Version Control

Why use version control?

When we develop code, we are going to be making lots of changes over time. And you will find yourself in the following situations:

  • You swear that the code worked perfectly 6 months ago but today it doesn’t and you can’t figure out what changed.

  • The code looks different than you remembered and you don’t know why it changed.

  • Your research group is all working on the same code and you need to sync up with everyone’s changes and make sure that no one breaks the code.

This is what version control does for us.

Note

Version control systems keep track of the history of changes to source code and allow multiple developers to all work on the same code base.

In particular:

  • Logs tell you what changes have been made to each file over time.

  • You can request the source as it was at any time in the past.

  • Multiple developers can all work on the same source code and share and synchronize changes.

    • Changes by different developers to the same file are merged.

    • If two developers changed the same part of a file, version control provides mechanisms to resolve conflicts.

  • You can make a branch and work on new features without breaking the current working code, and when you are ready, merge those changes into the main version.

Note

Even for a single developer, version control is a great asset.

Common task: you notice your code is giving different answers than you’ve seen in the past.

With version control, you can checkout an old copy when you know it was working, and ask for the difference with the current code.

Tip

Version control is not just for source code.

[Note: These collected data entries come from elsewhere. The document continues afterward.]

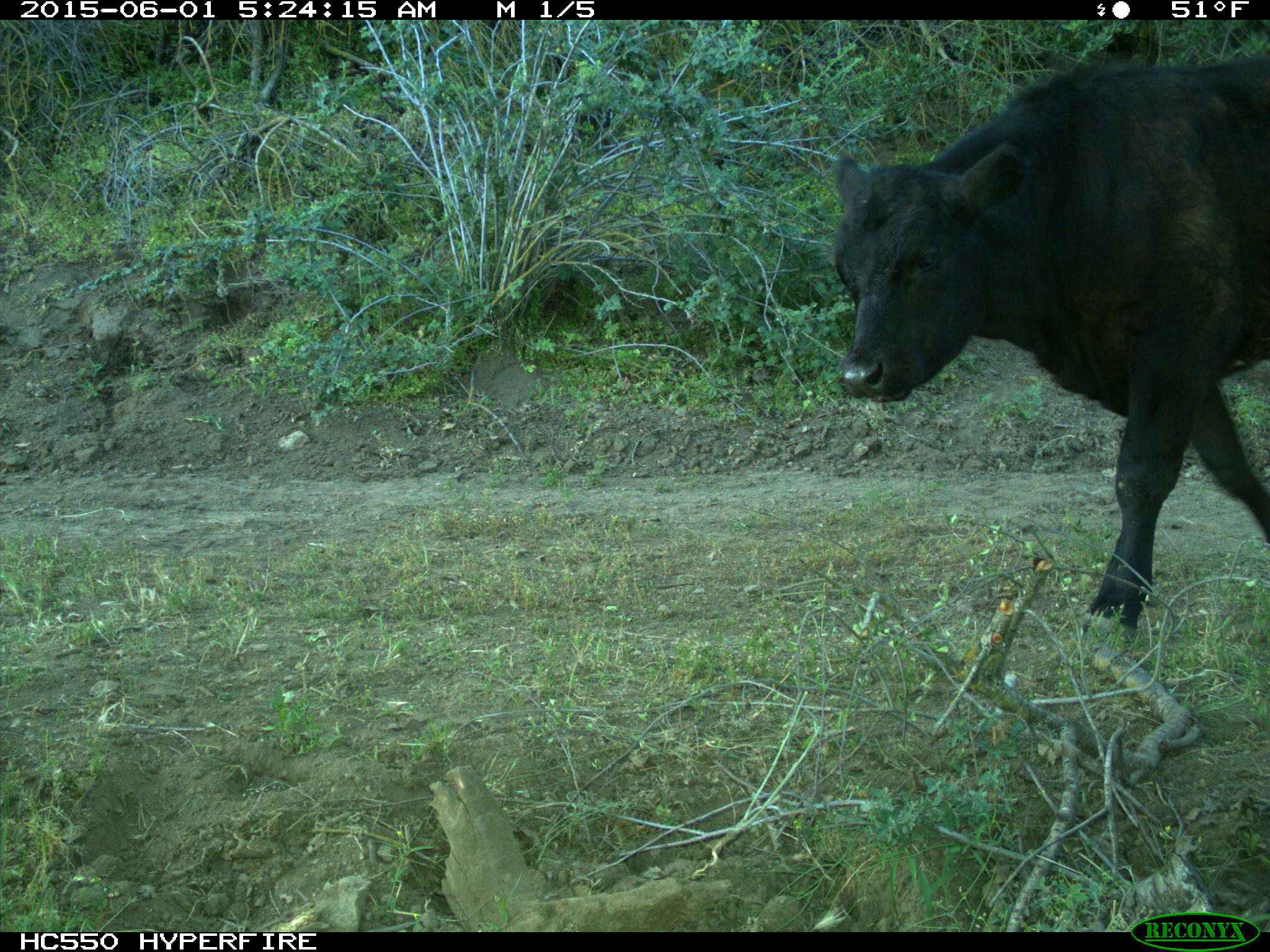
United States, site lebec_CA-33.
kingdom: Animalia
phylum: Chordata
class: Mammalia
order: Artiodactyla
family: Bovidae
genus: Bos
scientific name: Bos taurus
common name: domestic cow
Bos taurus (domestic cow).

You can use it for writing papers in LaTeX, course notes, etc.

Centralized vs. distributed version control

Broadly speaking, there are two different types of version control: centralized and distributed. We’ll call the collection of code under version control the repository.

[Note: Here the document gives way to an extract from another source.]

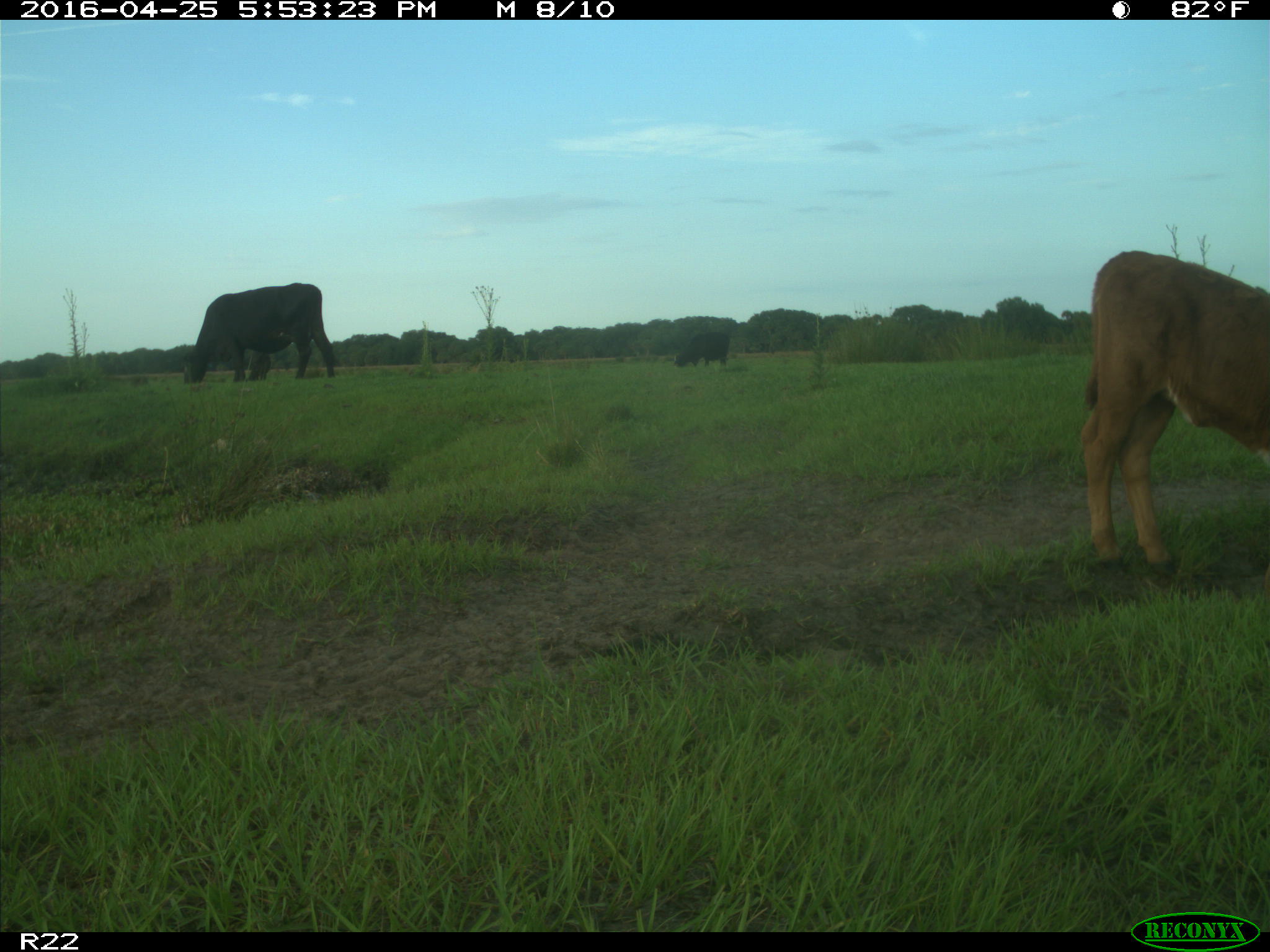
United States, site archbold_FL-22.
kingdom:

Centralized version control

Examples: CVS, subversion

  • A server holds the master copy of the source, stores the history, changes

  • Each user communicates with the server:

    • “checkout” source

    • “commit” changes back to the source

    • request the log (history) of a file from the server

    • “diff” your local version with the version on the server

This is the older style of version control, and not widely used for new projects.

Distributed version control

Examples: git, mercurial

  • Everyone has a full-fledged repository

  • Commits, history, diff, logs, etc. are all local operations

  • You can clone another person’s repo and they can pull your changes back to their version

  • Each copy is a backup of the whole history of the project

  • Easy to “fork”—just clone and go.

Tip

Any version control system is better than no version control.

Git is the most popular right now, so we’ll focus on that.

Consider the figure below:

_images/distributed_version_control.png

We see:

  1. You in the upper left box interacting with your local computer. You can add changes to your repo and query the log, etc. all just using your own machine.

  2. Your colleague in the upper right. They can also interact with their own computer, using their own version of the repo.

    Now, imagine that they make a change that you want. You can pull their version of the code into your repo, getting all of their changes.

  3. Suppose you both want to efficiently share work as a group. So you setup a group server and you can both synchronize your repo with that server by doing pull and push.

    This server provides a mechanism for everyone in the group to stay in sync.

  4. Imagine now that you have an external collaborator who doesn’t have access to your server. You can let them pull from your copy of the repo, without giving them permission to push changes back.

    They can then interact with their copy locally.